Count the lines below that include the word "site" and write that number alone.

•••

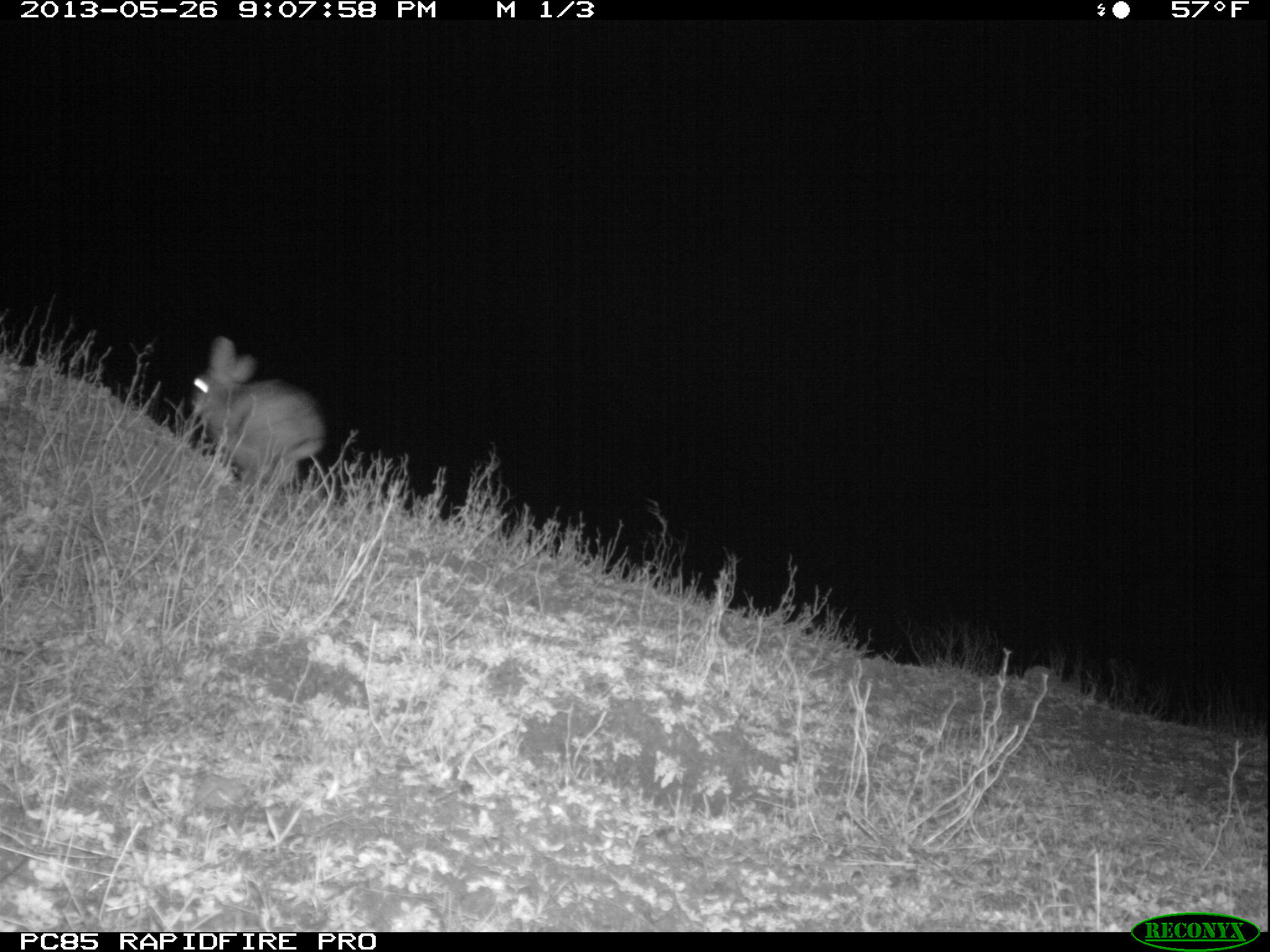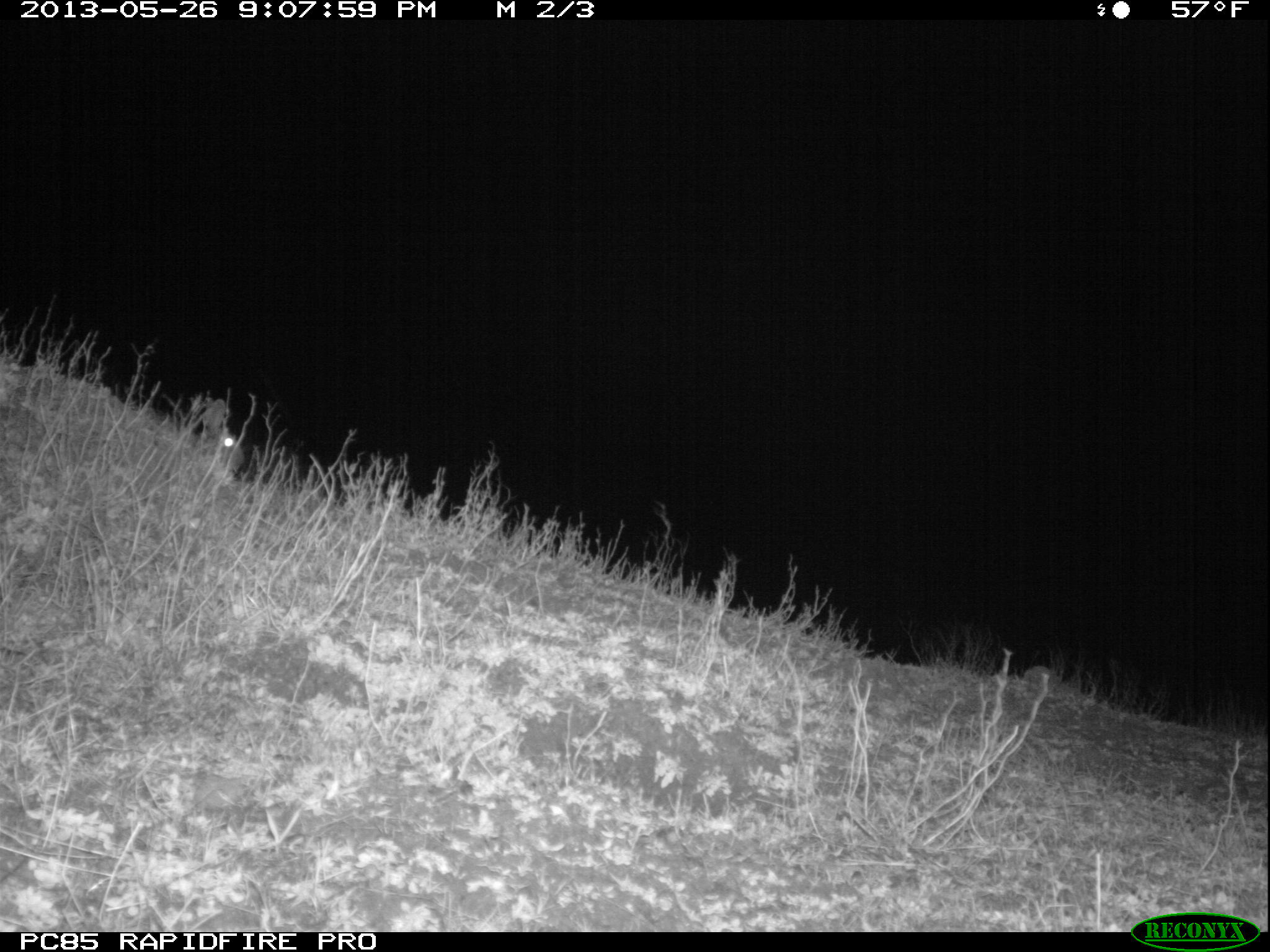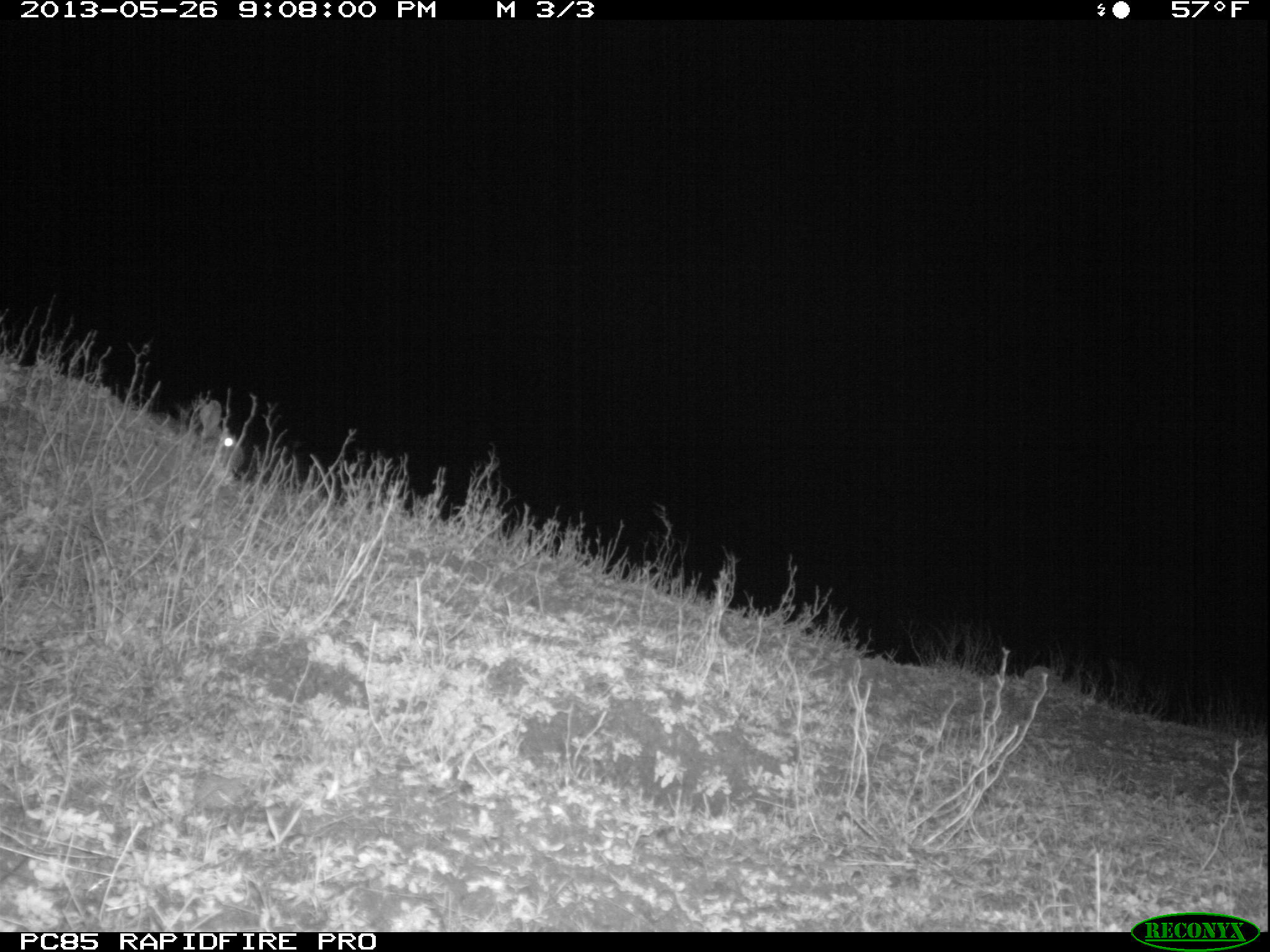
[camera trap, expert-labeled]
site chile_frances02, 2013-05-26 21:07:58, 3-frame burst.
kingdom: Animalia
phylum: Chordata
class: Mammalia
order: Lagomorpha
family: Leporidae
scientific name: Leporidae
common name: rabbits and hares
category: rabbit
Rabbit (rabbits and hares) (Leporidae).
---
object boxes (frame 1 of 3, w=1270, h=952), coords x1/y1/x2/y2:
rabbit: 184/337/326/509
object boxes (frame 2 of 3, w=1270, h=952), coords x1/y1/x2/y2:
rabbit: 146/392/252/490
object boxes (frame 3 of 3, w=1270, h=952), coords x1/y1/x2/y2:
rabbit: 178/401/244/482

•••

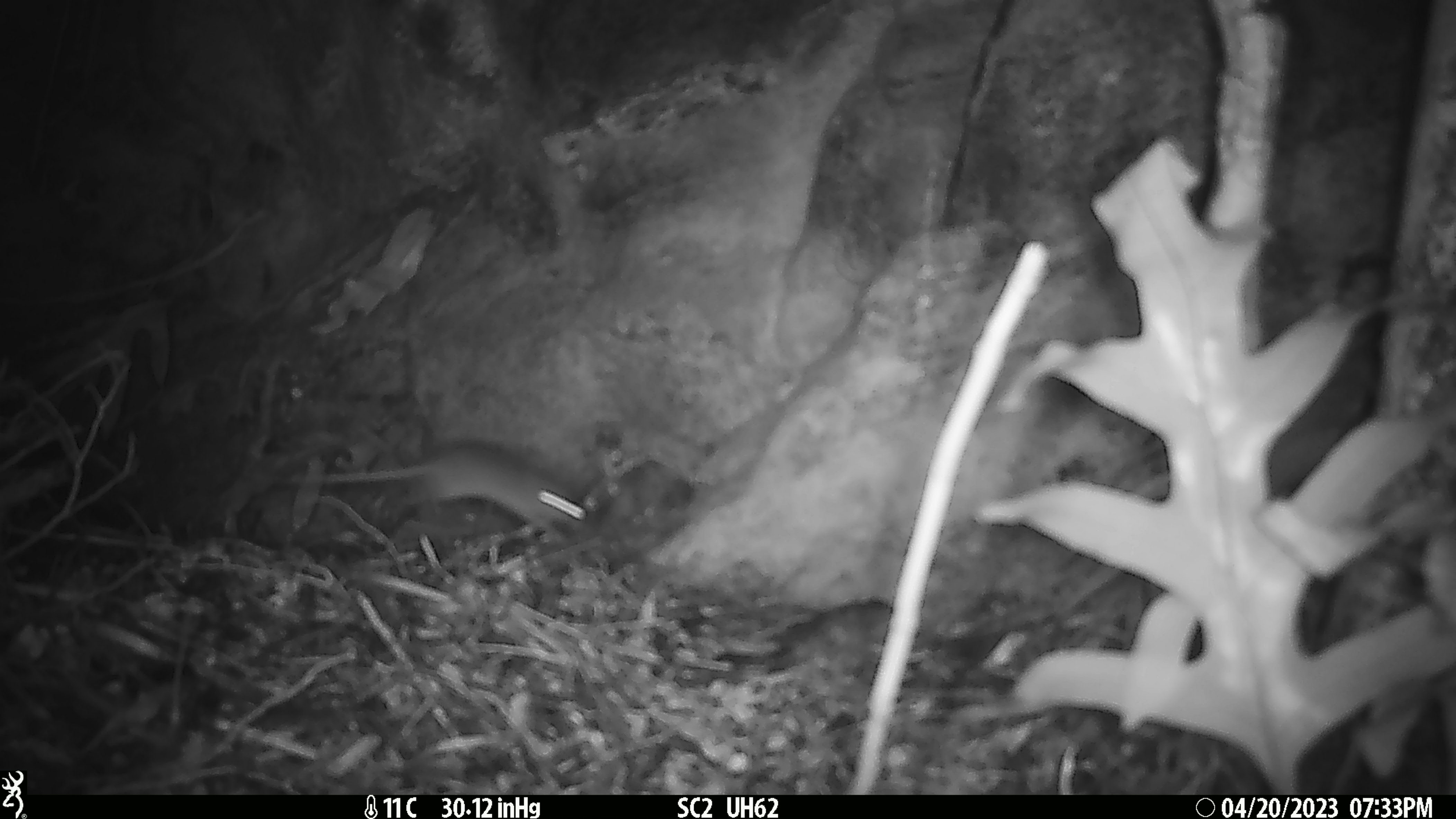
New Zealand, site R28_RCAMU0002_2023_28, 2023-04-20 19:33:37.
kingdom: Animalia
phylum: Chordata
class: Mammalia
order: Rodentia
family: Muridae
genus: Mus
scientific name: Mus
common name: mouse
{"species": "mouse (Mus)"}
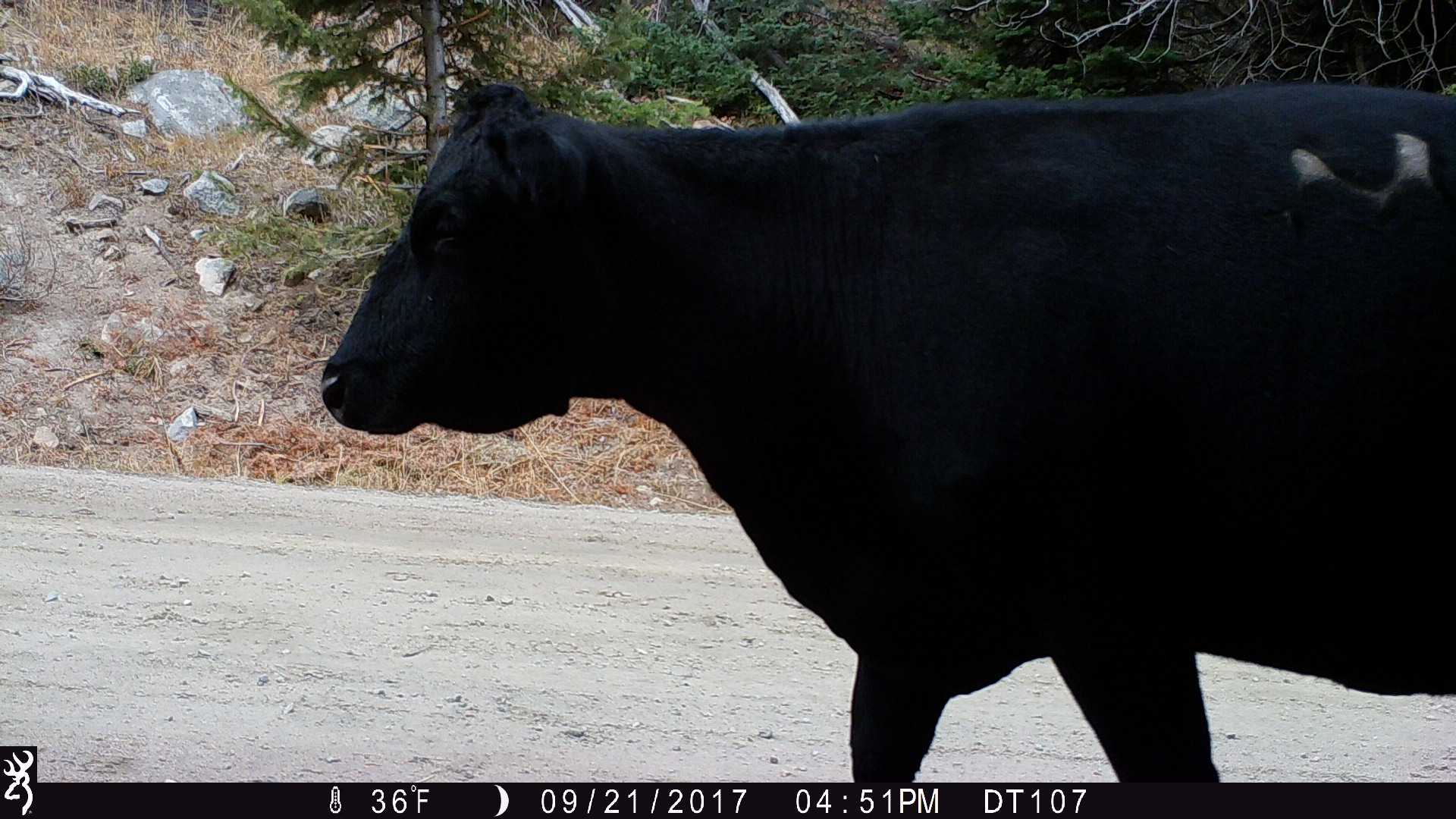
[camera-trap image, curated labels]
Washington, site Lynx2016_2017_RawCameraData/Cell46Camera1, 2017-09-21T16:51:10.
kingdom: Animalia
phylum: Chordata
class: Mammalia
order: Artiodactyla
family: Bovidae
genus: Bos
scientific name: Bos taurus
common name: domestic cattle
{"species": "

•••

_Response area:_
3